Renforcement de l’effet Matthieu et dualisation du marché du travail post-thèse
Les institutions de recherche publique se sont empressées, dès cette année, de faire respecter cette nouvelle mesure. C’est particulièrement le cas des institutions proposant les contrats les plus prestigieux (ANR, InSHS, INED…). En effet, ces contrats sont recherchés car ils sont souvent plus longs et laissent une grande autonomie, nécessaire à la valorisation des résultats de la thèse et à la constitution des dossiers de candidature.
Qui dit nouvelles restrictions, dit nouvelles stratégies de contournement. Les projets de recherche ont toujours besoin de main d’œuvre, et les collègues non-statutaires n’ayant toujours pas de poste après trois ans sont obligé-es de trouver une source de revenu dans une précarité qui s’accroît. La solution de contournement privilégiée consiste donc à conclure des contrats d’ingénieur-e de recherche ou d’étude. Or, ces contrats sont moins bien rémunérés, comptent moins pour le calcul de l’ancienneté et peuvent également poser problème concernant la propriété des données produites au cours du projet. De plus, certains employeurs tentent de contourner l’une des rares mesures protectrices de la LPR, en proposant des contrats d’ingénieur de recherche de moins d’un an. Ces nouvelles mesures sont donc susceptibles de renforcer la dualisation du marché de l’emploi dans la recherche après la thèse, à l’instar des postes de maitres.se de conférence contractuels, renforçant les inégalités existantes entre docteur-es sans poste.
Des post-doctorats de droit privé ?
Finalement, la LPR avait créé le “doctorat de droit privé”, elle crée désormais le “post-doctorat de droit privé” (article L431-5 du Code de la recherche). De même que son jumeau public, celui-ci doit être conclu dans les trois ans suivant la soutenance, auprès des “entreprises de droit privé ayant une activité de recherche et développement”, des “établissements publics de recherche à caractère industriel et commercial” ou des “fondations reconnues d’utilité publique ayant pour activité principale la recherche publique”. La durée de ce CDD est d’un an minimum et quatre ans maximum, avec la possibilité de deux renouvellements, chacun d’un an maximum. Aucune rémunération minimale n’est précisée.
Ce que devrait être le post-doctorat
Si nous nous sommes positionné-es dernièrement sur la création d’un statut post-doctoral, les contours de celui que dessine la LPR ne sont évidemment pas ceux que nous défendons, au contraire ! Nous demandons notamment une augmentation de la durée minimale des contrats post-doctoraux, une revalorisation des grilles salariales et une sanctuarisation d’un temps dédié à la recherche propre de la personne sous contrat, qui ne dépende pas de négociations inter-individuelles avec les chercheur-es titulaires portant les projets de recherche.

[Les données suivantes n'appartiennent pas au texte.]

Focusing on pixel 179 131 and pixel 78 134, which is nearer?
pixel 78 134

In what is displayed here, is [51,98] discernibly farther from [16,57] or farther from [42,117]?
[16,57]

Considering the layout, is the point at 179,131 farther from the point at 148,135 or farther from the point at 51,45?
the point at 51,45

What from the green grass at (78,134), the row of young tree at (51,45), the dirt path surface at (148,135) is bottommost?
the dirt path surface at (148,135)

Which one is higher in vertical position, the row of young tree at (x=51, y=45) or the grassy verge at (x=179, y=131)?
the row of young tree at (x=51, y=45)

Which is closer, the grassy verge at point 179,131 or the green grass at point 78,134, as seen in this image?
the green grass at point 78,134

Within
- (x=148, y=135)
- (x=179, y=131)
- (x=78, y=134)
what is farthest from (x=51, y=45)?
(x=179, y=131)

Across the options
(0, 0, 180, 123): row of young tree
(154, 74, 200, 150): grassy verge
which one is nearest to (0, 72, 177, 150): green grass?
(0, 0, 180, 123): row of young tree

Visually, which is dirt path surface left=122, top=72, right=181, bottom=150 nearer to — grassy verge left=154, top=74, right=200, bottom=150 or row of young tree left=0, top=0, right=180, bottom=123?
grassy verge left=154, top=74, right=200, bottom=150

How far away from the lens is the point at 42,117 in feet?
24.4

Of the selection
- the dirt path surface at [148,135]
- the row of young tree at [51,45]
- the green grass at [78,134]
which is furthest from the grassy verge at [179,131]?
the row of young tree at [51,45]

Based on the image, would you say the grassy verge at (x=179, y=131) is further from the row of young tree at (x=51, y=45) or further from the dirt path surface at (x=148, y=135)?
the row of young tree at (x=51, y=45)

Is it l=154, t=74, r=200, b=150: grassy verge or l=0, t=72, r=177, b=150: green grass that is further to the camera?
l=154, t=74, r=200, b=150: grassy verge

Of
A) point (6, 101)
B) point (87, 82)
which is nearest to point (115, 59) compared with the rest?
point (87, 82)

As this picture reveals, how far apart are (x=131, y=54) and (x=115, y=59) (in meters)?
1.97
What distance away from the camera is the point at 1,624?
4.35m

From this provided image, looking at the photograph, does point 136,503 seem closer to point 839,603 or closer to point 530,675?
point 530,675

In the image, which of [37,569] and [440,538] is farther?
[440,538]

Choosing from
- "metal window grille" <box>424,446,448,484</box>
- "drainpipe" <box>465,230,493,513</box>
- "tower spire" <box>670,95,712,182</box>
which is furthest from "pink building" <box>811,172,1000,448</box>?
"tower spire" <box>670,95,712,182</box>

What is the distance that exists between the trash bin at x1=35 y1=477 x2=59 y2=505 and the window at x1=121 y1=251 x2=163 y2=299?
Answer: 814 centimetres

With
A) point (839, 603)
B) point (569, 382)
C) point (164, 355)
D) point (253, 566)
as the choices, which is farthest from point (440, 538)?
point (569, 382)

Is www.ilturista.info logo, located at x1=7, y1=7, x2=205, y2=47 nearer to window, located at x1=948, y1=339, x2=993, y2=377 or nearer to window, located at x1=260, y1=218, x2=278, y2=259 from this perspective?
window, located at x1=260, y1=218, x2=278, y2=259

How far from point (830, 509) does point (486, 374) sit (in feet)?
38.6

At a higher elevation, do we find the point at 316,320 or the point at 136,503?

Dans un contexte de pénurie de postes et de multiplication de la charge liée à la constitution de dossiers de candidature, non seulement pour obtenir un poste titulaire, mais aussi pour obtenir des postes précaires, il est absurde de demander aux candidat-es de trouver un poste en moins de trois ans. Nous rappelons que les auditionné-es MCF et CNRS en 2020 avaient soutenu leur thèse il y a 4 ans en moyenne, ce qui relève d’une performance de moins en moins envisageable à mesure que le nombre de postes se raréfie. Il est urgent de prendre en compte les conditions de travail et de revoir la considération accordée aux jeunes chercheur-ses, qui fournissent la majeure partie du travail empirique et scientifique sur les projets, en composant avec leur passion, leur épuisement professionnel et le chantage à l’emploi renforcé par les formes contractuelles présentées ci-dessus.
Communiqué du 1er juin 2022, modifié le 3 juin 2022.